La renonciation de Benoît XVI a été l’occasion d’un beau déballage médiatique, qui ne devrait plus nous surprendre, notamment à la suite de ce qu’on a appelé les crises qui se sont produites au long de ces huit années de pontificat. Mais il me semble qu’un des problèmes qui se pose dans les rapports entre l’Église et les divers commentateurs qui la mettent en question relève d’une différence de culture. Ainsi, on m’a interrogé hier à propos du parallèle à faire entre Stéphane Hessel, mort hier, et Benoît XVI. L’un communiquait-il mieux que l’autre ? Ils n’étaient pas porteurs du même message, s’ils avaient en commun un certain souci de l’homme. Une encyclique ne relève pas du genre littéraire choisi par Stéphane Hessel dans sa fameuse brochure intitulée Indignez vous ! Je n’ai nullement envie d’opposer les deux hommes. Chacun s’exprimait selon ses convictions propres et son mode littéraire.

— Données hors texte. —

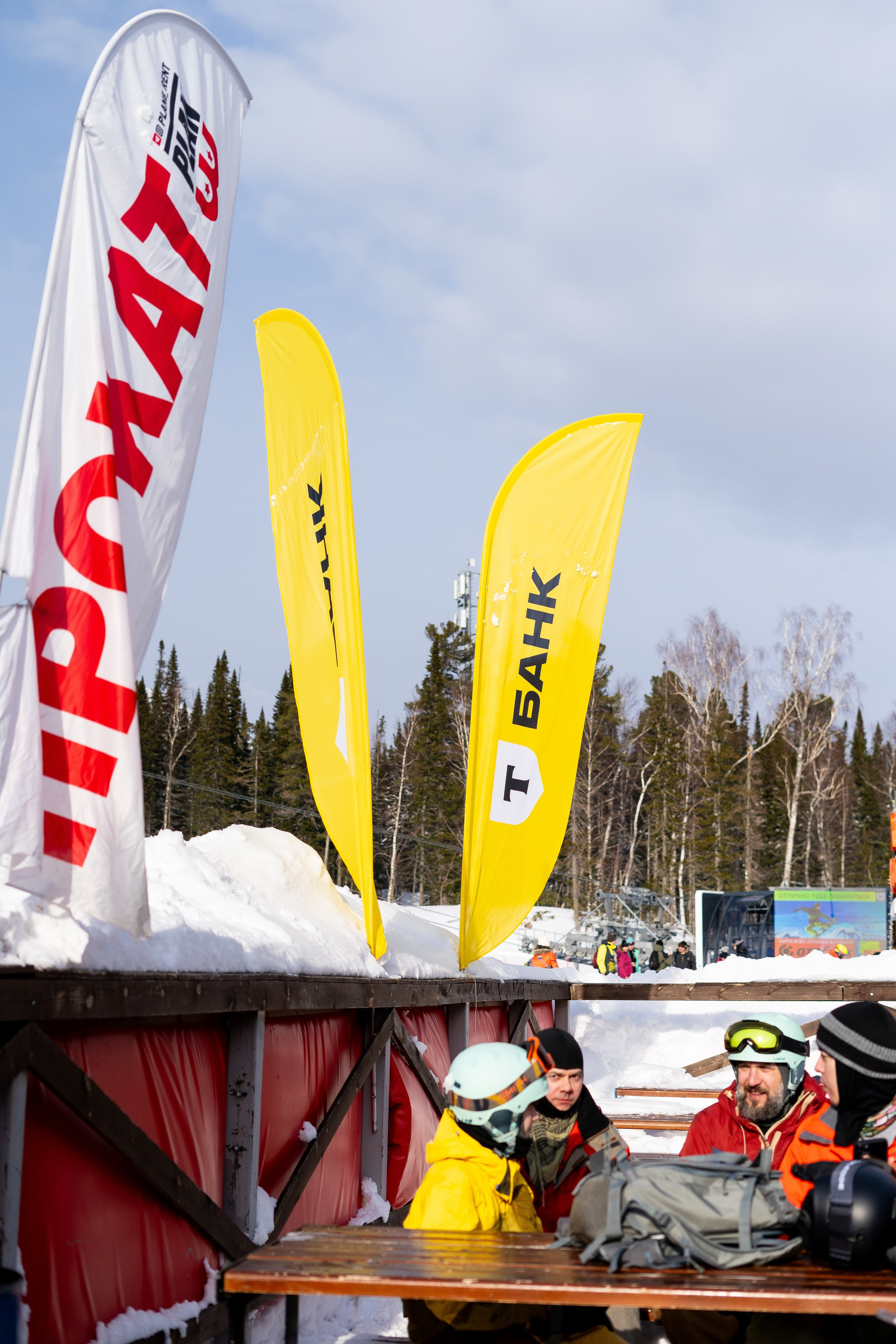 Т-Банк. Анастасия Паршукова — фотограф Шерегеш Новосибирск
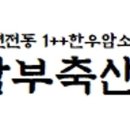 (주)삼부축산 이미지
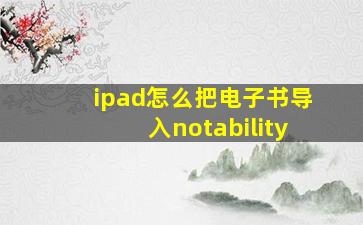 ipad怎么把电子书导入notability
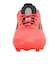 アディダス（adidas）ジュニアサッカースパイク 土 人工芝用 キッズ F50 PRO HG/AG NKV31-JH7438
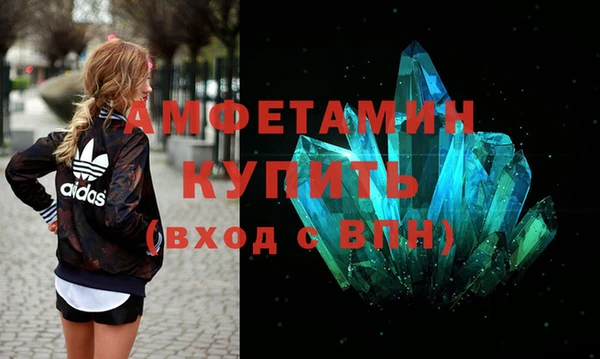 меф VHQ Вяземский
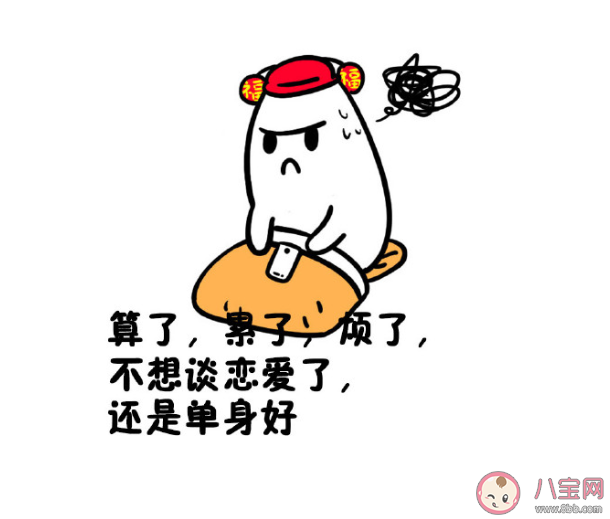 不想談戀愛簡(jiǎn)短文案說說配圖 不想談戀愛的心情說說句子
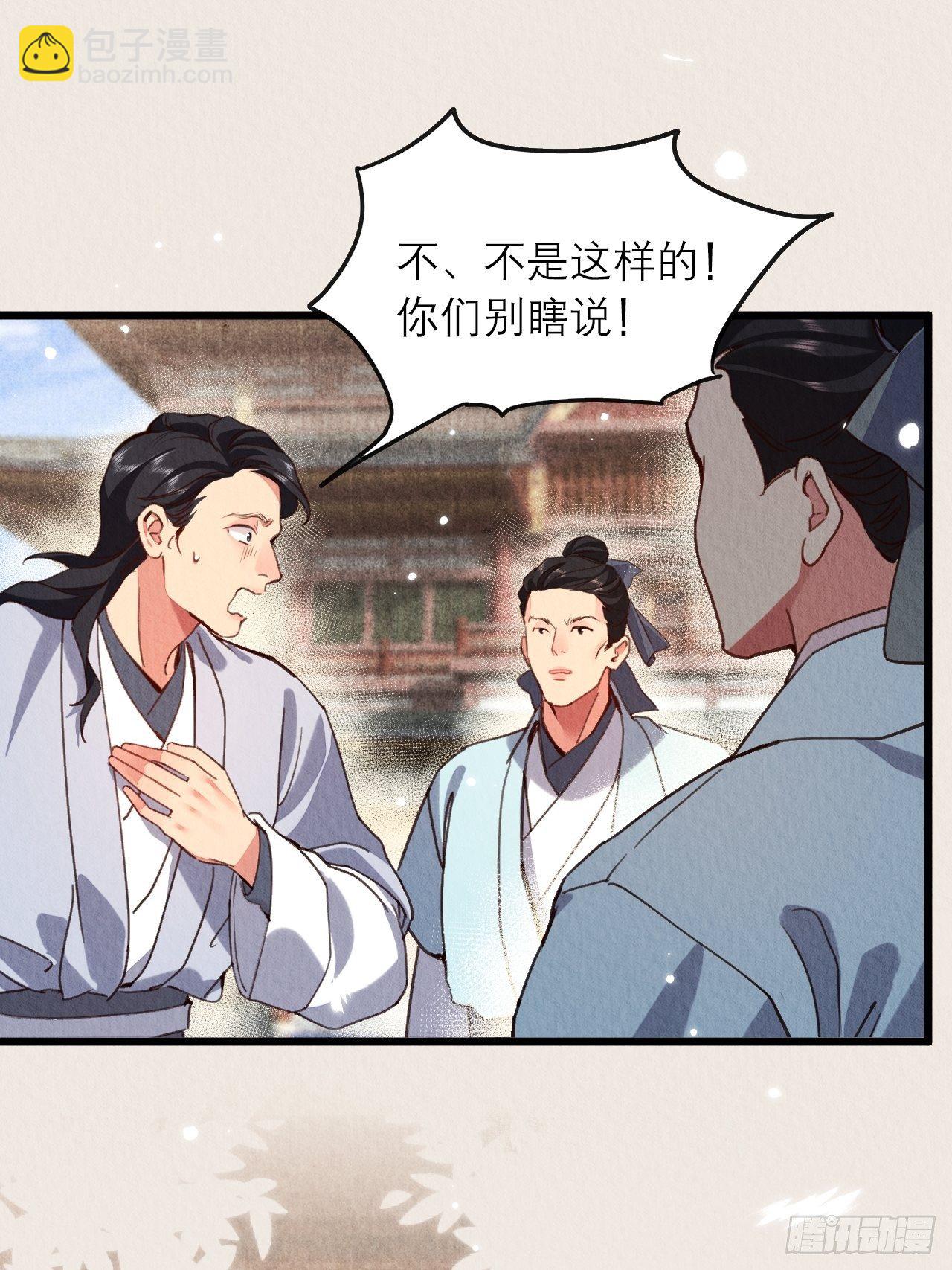 18-帮你出气-第21话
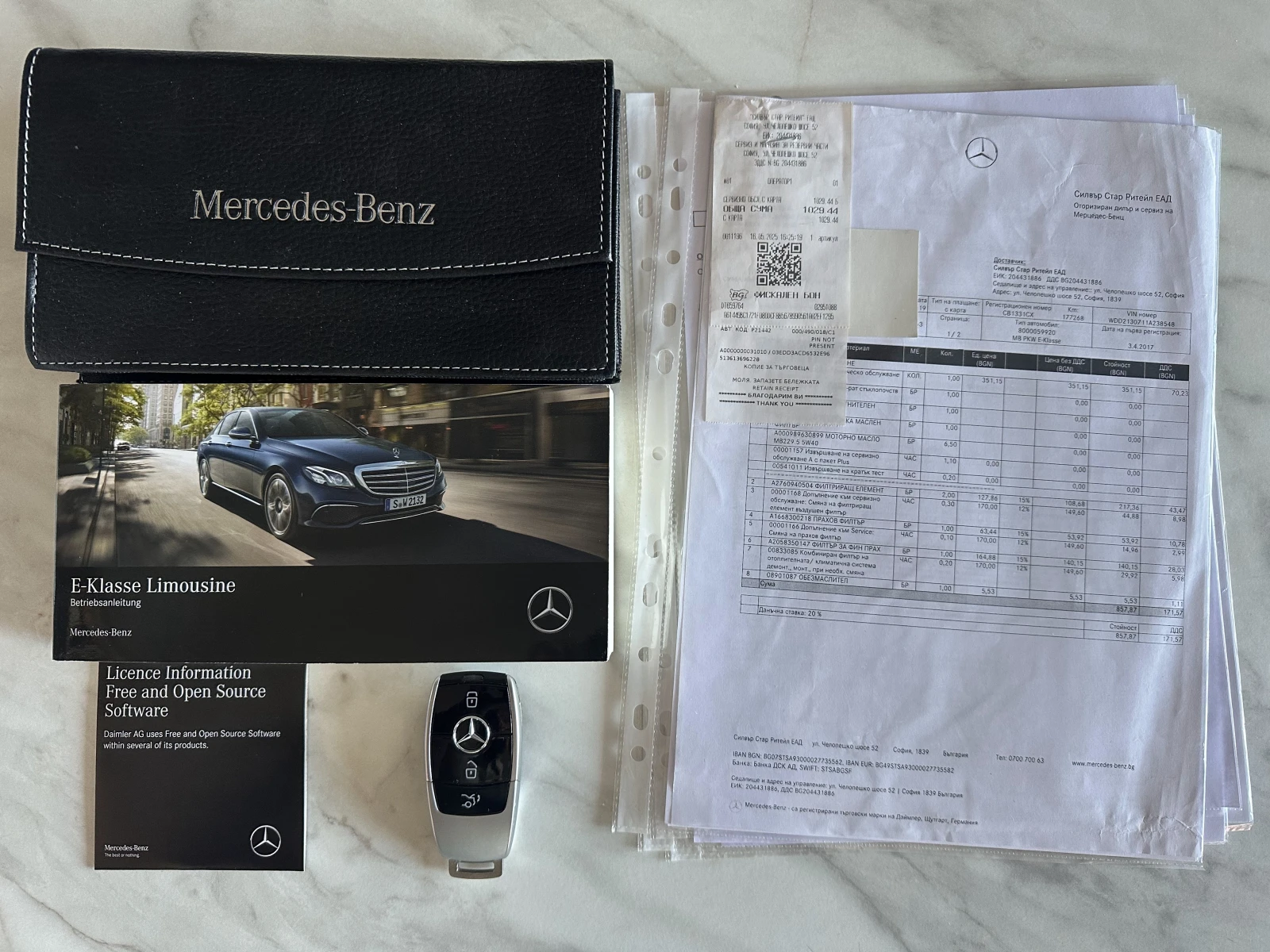 Mercedes-Benz E 400 4Matic Business+ Night Package Widescreen, снимка 15 - Автомобили и джипове - 56525572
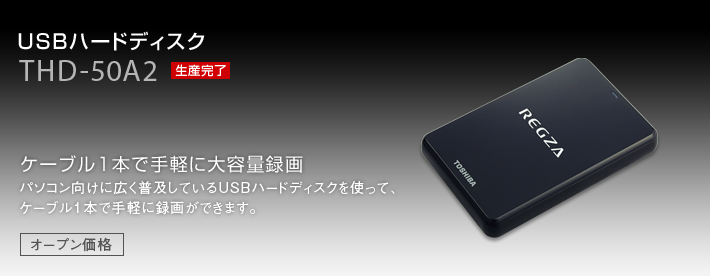 東芝REGZA純正USBハードディスクありがとうございます - 外付け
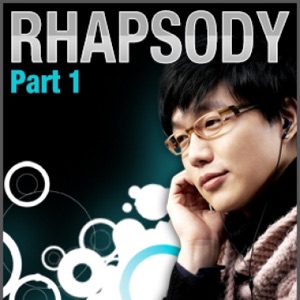 Rhapsody, Pt. 1 - Single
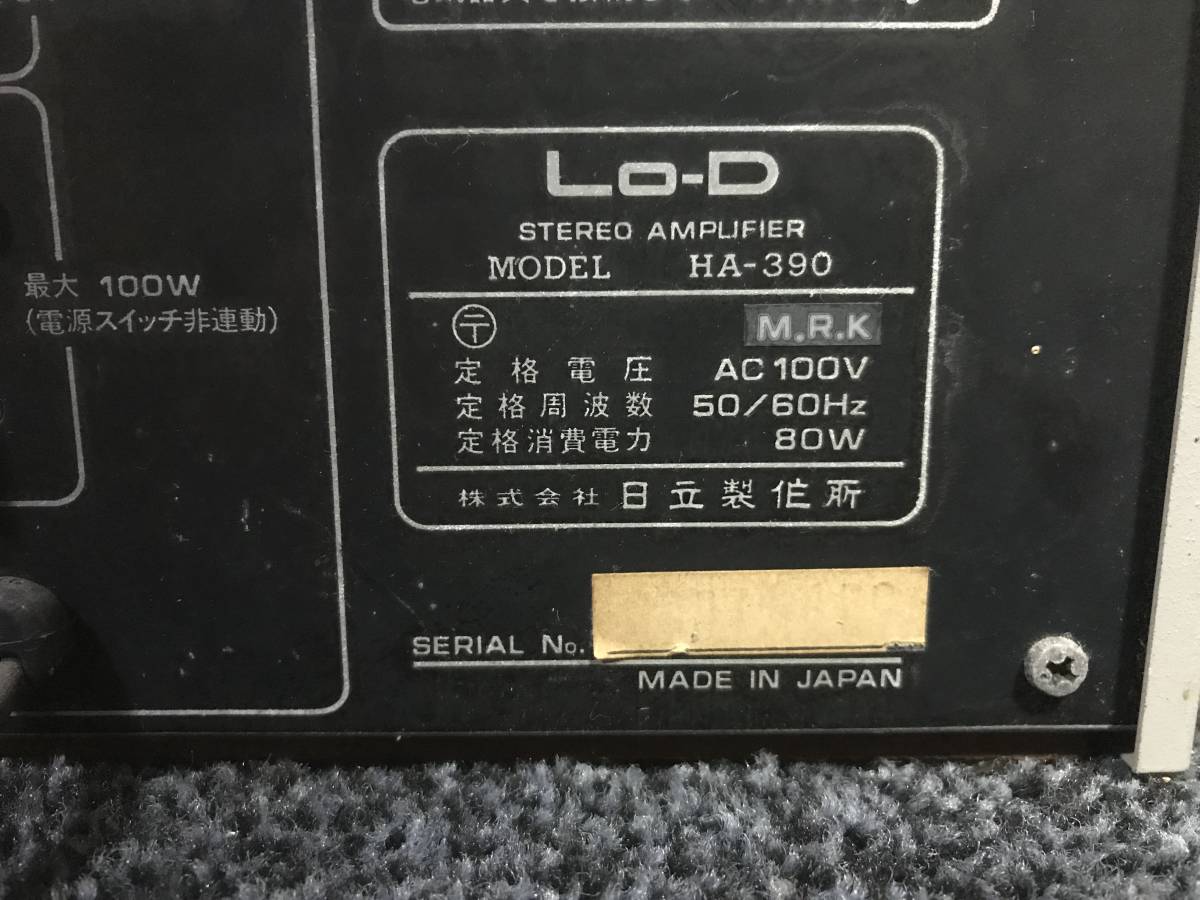 日立 LO-D HA-390 プリメインアンプ 現状・ジャンク 【公式通販】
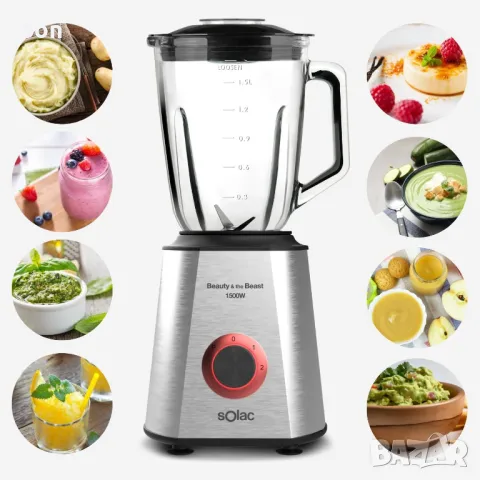 Блендер SOLAC BV5728 B&B, снимка 3 - Блендери - 49436442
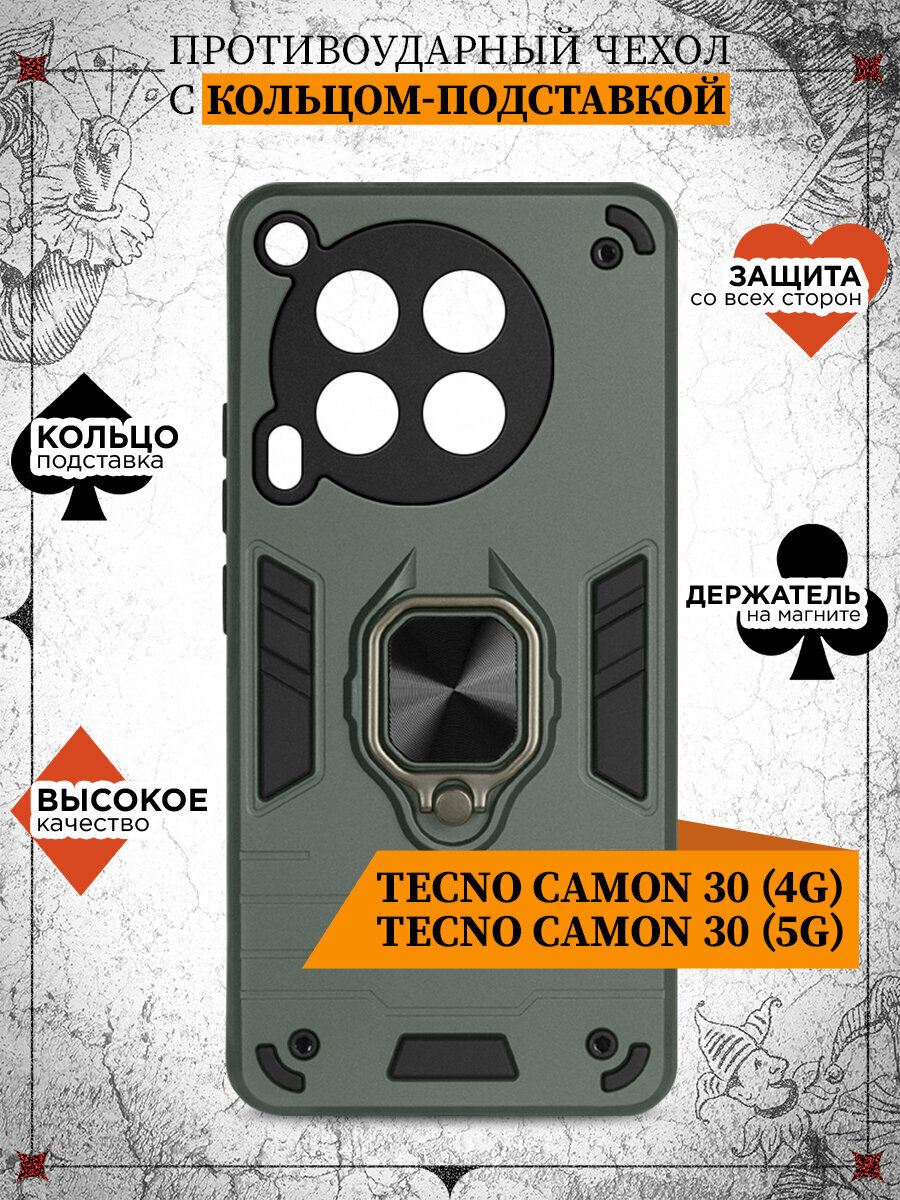 Защищенный чехол для Tecno Camon 30 (4G/5G) / Техно Камон 30 (4Джи/5Джи) DF tArmor-14 (dark green)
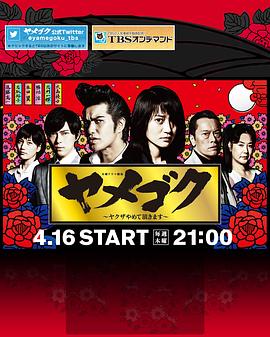 脱黑：请脱离黑道封面图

Mais justement, Benoît XVI puisait à une culture, un corpus qui n’était pas ceux de son contemporain. Était-il, de ce fait, moins bien compris que lui ? Peut-être, mais jusqu’à un certain point. Et s’il s’était avisé de correspondre à ce langage, codifié « droits de l’homme », il aurait perdu son originalité, ce qui est secondaire, mais surtout sa véracité. Le pape est l’interprète d’une pensée qui prend sa source dans l’Écriture sainte et se développe dans une tradition d’une prodigieuse richesse. A fortiori, lorsqu’il est théologien et savant comme Joseph Ratzinger, il nourrit son discours de références bibliques, patristiques, qui lui confèrent toute sa densité. Cela ne veut pas dire que ce même discours soit étranger aux apports de la pensée moderne.
Ceux qui ont lu les ouvrages du théologien savent qu’ils sont aussi remplis de références aux grands philosophes, même politiques, contemporains. Pierre Morel, notre ancien ambassadeur auprès du Saint-Siège, a rappelé sur notre antenne les deux voyages de Benoît XVI aux États-Unis et en Grande-Bretagne, où ses hôtes ont dit leur admiration pour la connaissance précise que le pape avait de leurs traditions nationales.
C’est une des raisons pour lesquelles Benoît XVI laissera une trace dans l’histoire contemporaine. La pertinence de sa pensée était fondée sur sa connaissance du patrimoine théologique mais aussi des grandes questions contemporaines. Il fallait faire effort pour l’entendre, mais c’était tout bénéfice pour l’approfondissement de la foi et une meilleure approche des enjeux de civilisation. On n’oubliera jamais pareille voix.